Software as a service (SaaS) is an application which is created and hosted by a service provider. Within this particular model of cloud computing, users do not have a direct impact over the cloud environment; this is instead completely in the hands of an external provider. In many ways, this can be a good way for companies that are uncertain about the cloud, but want to adopt it for the first time, to dip their toes into the water.
Before moving to cloud, businesses should understand that the cloud is not merely a technology but also a complete transformation in their internal systems and operations. In order to successfully adopt the cloud, it is absolutely essential to profoundly understand the environment your existing IT is operating in, and this particularly entails identifying the workloads that will best fit your target cloud environment. This is simply the best way to ensure a return on investment and to get the best ultimate cloud environment for your business.
So before you blindly stumble into cloud computing, the following ten factors should be considered closely.
1. Business impact: This must come first on the list. Ultimately, cloud computing will have a positive impact on your business, but it is generally advisable to move less critical applications first.
2. Production versus testing: It is important to test the cloud environment effectively, but production within a business must also come into consideration. Utilising the same infrastructure for both is a wise policy.
3. Performance matters: It is important to understand that environments which are performance sensitive can be problematical. Application response time can cause issues with clients.
4. Complexity: Particularly when first migrating to the cloud, any systems featuring complex architecture should be avoided like the plague.
5. Licensing: Before switching to the cloud it is important to analyse the cloud model utilised by your vendor to see if it is more costly, or indeed beneficial, as compared to a dedicated model.
6. Service level agreements: Before opting for any cloud provider it is absolutely essential to study the service level agreement in some depth. In some cases, if at all feasible, it may even be worthwhile getting legal representation and advice on the subject.
7. Security: Security is an absolutely key consideration with any element of computing, and it is vital to ensure that your vendor supports security constraints and functionality required by your business.
8. Platform: Understanding operating systems and other platforms which are required for your setup is essential. It is also important to ensure that vendors’ cloud offerings are compatible with your chosen platform.

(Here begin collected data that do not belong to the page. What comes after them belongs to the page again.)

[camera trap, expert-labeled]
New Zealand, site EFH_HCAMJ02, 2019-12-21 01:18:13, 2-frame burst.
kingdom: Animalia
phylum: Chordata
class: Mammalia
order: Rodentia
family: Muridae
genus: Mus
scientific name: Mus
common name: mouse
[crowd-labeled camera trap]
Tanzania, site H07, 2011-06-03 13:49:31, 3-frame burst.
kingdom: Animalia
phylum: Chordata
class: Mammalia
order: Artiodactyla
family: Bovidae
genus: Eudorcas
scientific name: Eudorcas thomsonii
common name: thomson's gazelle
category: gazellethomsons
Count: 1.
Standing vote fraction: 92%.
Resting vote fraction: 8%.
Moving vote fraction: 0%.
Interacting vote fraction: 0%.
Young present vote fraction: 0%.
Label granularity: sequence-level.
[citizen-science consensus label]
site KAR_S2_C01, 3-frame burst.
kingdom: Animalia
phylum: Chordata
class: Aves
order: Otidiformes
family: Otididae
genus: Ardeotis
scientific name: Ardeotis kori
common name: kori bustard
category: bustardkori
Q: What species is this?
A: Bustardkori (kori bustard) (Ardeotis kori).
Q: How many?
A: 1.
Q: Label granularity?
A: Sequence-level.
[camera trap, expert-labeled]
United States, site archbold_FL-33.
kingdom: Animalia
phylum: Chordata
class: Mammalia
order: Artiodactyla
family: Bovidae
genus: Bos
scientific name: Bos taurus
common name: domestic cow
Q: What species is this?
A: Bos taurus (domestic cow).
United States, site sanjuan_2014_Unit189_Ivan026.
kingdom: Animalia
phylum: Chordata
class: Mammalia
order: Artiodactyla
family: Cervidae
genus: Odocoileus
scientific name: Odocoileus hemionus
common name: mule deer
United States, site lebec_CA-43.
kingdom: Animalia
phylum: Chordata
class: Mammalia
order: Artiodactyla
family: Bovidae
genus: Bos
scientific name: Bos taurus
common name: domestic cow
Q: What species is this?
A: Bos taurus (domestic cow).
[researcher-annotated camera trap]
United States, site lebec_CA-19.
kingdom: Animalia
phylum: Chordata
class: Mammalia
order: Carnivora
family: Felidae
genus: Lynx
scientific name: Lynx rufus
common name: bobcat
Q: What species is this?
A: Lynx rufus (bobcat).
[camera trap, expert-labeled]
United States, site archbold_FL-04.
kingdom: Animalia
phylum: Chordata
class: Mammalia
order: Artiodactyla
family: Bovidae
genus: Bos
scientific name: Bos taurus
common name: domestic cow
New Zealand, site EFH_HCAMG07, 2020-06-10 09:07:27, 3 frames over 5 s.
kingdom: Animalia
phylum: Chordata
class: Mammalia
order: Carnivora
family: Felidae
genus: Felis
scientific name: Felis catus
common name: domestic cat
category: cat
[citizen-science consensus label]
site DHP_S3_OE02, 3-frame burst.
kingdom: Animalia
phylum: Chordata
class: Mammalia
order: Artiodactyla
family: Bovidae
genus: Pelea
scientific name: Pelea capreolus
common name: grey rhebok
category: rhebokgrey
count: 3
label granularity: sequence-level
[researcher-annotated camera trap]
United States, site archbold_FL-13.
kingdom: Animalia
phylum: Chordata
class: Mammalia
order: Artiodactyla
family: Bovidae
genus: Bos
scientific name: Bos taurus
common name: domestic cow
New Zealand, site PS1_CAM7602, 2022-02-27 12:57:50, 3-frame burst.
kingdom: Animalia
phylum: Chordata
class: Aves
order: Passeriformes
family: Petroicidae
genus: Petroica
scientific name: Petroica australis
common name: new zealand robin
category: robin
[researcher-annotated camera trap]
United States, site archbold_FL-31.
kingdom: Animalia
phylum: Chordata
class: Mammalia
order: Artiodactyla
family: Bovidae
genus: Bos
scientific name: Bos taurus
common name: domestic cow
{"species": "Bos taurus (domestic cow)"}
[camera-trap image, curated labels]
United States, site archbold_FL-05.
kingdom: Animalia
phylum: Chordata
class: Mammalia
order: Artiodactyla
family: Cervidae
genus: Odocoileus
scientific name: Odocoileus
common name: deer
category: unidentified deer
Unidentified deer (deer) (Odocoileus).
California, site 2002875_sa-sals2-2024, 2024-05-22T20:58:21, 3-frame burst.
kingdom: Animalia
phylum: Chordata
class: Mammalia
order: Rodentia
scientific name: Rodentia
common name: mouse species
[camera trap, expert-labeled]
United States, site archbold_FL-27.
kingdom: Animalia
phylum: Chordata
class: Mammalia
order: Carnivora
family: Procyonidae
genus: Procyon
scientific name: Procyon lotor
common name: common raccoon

9. Data hosting and legality: As with any activity that takes place across borders, there can be legal issues related to the cloud. One of the most prominent of these is the fact that in certain nations it is not permitted to host data outside your own country. Familiarise yourself with the law, and if it is an issue ensure that your vendor has a cloud data center nearby.
10. Preparation: It is important to consider whether the application you wish to implement is actually prepared for the cloud. Failure to do this properly can be extremely time-consuming and expensive in the long-term.
Despite all of the information contained within this article, switching to the cloud is actually perfectly feasible for businesses of all sizes. One must bear in mind that planning is always extremely important, and failing to pay heed to important issues may be extremely costly.